**TASK OBJECTIVE:**
Copy the items from the beginning through the line containing "bars? Ҳисобланган иш ҳақи", both ends included, swapping every "labelled" for "marked" and changing nothing else.
---------- ENTRIES SHOWN ----------
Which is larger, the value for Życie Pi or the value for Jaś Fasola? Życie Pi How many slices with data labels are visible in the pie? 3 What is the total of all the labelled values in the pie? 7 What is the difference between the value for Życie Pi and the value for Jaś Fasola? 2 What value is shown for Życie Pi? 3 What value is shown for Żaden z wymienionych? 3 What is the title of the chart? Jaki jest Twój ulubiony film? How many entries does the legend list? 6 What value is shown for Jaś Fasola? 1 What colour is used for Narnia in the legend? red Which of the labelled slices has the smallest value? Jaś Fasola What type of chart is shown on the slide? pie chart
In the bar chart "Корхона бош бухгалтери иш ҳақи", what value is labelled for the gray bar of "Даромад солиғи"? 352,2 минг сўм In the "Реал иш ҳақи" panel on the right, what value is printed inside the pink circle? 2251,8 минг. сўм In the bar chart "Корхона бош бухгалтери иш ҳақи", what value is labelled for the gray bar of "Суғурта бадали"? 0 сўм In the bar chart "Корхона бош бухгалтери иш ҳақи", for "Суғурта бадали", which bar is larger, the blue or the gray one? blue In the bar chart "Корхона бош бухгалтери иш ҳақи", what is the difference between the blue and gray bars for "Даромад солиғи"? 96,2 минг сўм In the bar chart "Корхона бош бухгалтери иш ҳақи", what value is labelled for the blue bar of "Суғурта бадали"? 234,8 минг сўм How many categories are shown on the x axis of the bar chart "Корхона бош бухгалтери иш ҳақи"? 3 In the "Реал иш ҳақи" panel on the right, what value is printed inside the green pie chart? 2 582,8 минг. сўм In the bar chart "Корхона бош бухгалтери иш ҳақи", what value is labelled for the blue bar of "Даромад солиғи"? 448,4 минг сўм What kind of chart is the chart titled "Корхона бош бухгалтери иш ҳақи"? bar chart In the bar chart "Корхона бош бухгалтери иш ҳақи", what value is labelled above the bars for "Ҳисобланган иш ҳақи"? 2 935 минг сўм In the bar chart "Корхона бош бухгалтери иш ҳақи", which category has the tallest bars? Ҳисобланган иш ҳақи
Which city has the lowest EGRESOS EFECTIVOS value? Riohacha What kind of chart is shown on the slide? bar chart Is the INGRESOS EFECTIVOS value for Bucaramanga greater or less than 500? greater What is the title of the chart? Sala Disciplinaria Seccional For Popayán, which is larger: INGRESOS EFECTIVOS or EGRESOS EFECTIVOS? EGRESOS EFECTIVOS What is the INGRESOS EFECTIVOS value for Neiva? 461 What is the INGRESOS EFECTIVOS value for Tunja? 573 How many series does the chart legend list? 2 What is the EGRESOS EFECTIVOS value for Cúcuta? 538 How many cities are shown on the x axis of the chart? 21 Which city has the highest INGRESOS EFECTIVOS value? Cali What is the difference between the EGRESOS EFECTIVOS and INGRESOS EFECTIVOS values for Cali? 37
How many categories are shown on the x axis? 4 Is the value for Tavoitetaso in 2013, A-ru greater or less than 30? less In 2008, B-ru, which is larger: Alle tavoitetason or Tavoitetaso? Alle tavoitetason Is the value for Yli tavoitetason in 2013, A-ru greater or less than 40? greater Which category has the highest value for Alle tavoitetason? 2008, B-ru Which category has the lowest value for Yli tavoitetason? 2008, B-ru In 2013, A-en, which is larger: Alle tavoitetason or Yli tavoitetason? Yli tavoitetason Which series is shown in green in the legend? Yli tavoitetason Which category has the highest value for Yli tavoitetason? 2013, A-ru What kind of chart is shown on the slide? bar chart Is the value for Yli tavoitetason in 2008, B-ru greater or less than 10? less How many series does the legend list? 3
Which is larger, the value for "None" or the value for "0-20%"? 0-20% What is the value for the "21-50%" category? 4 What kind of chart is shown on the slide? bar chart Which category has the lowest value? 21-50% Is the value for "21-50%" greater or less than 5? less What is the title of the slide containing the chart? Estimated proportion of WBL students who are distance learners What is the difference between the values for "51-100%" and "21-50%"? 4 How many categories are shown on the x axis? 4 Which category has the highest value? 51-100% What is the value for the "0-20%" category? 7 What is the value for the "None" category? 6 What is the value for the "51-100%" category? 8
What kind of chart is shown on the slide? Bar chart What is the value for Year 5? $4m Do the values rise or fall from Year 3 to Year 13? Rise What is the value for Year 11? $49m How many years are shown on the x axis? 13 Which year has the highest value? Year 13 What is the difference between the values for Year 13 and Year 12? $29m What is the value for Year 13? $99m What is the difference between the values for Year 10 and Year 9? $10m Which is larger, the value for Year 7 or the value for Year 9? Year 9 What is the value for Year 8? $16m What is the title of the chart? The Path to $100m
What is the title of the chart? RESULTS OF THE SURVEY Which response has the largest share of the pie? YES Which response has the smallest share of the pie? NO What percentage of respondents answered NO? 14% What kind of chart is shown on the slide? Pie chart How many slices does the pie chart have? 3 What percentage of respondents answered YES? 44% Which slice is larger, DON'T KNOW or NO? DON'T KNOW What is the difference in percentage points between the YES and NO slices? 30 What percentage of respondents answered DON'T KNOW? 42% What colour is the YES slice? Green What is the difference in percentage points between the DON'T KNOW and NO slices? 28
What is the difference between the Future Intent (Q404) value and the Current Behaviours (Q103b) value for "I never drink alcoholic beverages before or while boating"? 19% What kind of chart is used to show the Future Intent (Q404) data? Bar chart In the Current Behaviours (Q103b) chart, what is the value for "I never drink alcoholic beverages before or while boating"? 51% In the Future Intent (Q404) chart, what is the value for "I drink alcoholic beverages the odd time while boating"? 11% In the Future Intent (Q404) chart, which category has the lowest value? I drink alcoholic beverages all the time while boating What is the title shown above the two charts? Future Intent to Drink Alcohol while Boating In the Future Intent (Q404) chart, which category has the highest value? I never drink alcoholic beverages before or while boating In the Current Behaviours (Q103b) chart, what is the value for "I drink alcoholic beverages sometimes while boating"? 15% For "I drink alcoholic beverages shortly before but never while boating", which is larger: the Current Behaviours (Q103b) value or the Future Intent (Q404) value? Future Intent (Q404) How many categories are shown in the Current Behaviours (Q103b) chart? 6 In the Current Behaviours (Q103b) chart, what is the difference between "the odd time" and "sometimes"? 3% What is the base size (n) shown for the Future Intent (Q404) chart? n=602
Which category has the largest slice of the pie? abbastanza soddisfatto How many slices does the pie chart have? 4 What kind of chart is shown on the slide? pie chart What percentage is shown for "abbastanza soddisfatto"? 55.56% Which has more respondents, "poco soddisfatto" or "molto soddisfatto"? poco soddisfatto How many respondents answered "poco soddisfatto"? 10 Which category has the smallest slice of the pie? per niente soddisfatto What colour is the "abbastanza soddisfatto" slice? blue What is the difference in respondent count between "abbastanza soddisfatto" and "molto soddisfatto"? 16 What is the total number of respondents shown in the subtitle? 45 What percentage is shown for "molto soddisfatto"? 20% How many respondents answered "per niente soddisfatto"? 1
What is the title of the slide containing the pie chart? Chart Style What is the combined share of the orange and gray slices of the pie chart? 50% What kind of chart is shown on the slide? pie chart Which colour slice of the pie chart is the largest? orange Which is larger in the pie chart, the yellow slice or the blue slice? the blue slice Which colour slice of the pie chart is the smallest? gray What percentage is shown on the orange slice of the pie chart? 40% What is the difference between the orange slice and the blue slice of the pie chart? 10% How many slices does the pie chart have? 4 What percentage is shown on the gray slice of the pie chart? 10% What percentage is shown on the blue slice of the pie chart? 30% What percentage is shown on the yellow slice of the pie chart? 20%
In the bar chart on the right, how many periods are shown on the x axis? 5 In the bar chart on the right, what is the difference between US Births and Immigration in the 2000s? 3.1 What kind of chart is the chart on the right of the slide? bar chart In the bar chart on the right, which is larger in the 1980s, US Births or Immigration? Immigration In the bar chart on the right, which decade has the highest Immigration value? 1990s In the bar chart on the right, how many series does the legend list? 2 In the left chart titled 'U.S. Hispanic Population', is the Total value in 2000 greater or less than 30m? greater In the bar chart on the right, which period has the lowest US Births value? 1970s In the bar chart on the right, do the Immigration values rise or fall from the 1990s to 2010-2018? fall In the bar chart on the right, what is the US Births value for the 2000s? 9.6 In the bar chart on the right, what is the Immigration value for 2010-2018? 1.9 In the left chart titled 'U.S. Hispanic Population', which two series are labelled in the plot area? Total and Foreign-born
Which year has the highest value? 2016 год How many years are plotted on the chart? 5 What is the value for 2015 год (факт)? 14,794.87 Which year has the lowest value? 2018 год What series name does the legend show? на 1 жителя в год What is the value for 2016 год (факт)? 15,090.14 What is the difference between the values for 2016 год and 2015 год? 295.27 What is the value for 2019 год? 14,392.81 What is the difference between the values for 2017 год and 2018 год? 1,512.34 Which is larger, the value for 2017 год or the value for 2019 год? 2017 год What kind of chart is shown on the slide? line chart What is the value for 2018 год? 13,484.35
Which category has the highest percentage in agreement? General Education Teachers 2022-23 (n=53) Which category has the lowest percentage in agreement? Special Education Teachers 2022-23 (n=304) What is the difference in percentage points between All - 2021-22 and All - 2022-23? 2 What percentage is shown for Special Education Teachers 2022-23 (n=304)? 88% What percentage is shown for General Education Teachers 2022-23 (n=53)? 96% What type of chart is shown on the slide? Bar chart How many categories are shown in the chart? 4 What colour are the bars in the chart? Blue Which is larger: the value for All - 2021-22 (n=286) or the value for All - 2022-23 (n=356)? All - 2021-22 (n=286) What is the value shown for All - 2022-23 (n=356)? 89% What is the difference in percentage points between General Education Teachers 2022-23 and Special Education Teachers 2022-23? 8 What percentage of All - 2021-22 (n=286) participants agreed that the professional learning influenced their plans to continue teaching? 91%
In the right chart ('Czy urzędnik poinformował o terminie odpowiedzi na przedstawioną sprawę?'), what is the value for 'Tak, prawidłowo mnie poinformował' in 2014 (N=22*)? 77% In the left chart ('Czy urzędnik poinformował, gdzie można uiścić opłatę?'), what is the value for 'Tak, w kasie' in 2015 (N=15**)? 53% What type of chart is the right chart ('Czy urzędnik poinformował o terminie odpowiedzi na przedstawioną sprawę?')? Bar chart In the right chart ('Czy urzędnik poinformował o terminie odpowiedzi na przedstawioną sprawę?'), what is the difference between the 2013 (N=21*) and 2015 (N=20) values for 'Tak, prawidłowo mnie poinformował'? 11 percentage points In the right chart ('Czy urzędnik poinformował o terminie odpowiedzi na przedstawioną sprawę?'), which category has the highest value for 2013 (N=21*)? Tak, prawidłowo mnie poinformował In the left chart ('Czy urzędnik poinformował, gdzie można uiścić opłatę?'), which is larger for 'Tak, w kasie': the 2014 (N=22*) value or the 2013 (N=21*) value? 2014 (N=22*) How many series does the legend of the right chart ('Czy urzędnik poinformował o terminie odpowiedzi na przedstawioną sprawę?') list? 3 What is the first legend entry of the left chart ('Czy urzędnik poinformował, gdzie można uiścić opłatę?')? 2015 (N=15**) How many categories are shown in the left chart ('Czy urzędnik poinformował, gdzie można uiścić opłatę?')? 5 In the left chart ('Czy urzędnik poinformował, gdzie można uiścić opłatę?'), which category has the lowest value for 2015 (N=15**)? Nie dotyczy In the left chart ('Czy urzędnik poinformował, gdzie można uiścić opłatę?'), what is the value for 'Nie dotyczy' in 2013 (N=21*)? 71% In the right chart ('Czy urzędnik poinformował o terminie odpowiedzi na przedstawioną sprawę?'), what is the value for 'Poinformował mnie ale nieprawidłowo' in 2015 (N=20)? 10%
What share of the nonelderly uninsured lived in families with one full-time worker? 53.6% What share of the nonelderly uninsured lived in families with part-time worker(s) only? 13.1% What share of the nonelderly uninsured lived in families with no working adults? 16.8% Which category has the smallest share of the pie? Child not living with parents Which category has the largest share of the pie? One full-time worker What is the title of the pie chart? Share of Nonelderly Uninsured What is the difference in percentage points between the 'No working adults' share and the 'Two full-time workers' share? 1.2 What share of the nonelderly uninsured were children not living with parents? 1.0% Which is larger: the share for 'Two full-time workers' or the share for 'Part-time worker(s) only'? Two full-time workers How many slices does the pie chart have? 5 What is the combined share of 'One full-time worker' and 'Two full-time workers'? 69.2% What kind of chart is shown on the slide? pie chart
----------
**ANSWER SECTION:**
Which is larger, the value for Życie Pi or the value for Jaś Fasola? Życie Pi How many slices with data labels are visible in the pie? 3 What is the total of all the marked values in the pie? 7 What is the difference between the value for Życie Pi and the value for Jaś Fasola? 2 What value is shown for Życie Pi? 3 What value is shown for Żaden z wymienionych? 3 What is the title of the chart? Jaki jest Twój ulubiony film? How many entries does the legend list? 6 What value is shown for Jaś Fasola? 1 What colour is used for Narnia in the legend? red Which of the marked slices has the smallest value? Jaś Fasola What type of chart is shown on the slide? pie chart
In the bar chart "Корхона бош бухгалтери иш ҳақи", what value is marked for the gray bar of "Даромад солиғи"? 352,2 минг сўм In the "Реал иш ҳақи" panel on the right, what value is printed inside the pink circle? 2251,8 минг. сўм In the bar chart "Корхона бош бухгалтери иш ҳақи", what value is marked for the gray bar of "Суғурта бадали"? 0 сўм In the bar chart "Корхона бош бухгалтери иш ҳақи", for "Суғурта бадали", which bar is larger, the blue or the gray one? blue In the bar chart "Корхона бош бухгалтери иш ҳақи", what is the difference between the blue and gray bars for "Даромад солиғи"? 96,2 минг сўм In the bar chart "Корхона бош бухгалтери иш ҳақи", what value is marked for the blue bar of "Суғурта бадали"? 234,8 минг сўм How many categories are shown on the x axis of the bar chart "Корхона бош бухгалтери иш ҳақи"? 3 In the "Реал иш ҳақи" panel on the right, what value is printed inside the green pie chart? 2 582,8 минг. сўм In the bar chart "Корхона бош бухгалтери иш ҳақи", what value is marked for the blue bar of "Даромад солиғи"? 448,4 минг сўм What kind of chart is the chart titled "Корхона бош бухгалтери иш ҳақи"? bar chart In the bar chart "Корхона бош бухгалтери иш ҳақи", what value is marked above the bars for "Ҳисобланган иш ҳақи"? 2 935 минг сўм In the bar chart "Корхона бош бухгалтери иш ҳақи", which category has the tallest bars? Ҳисобланган иш ҳақи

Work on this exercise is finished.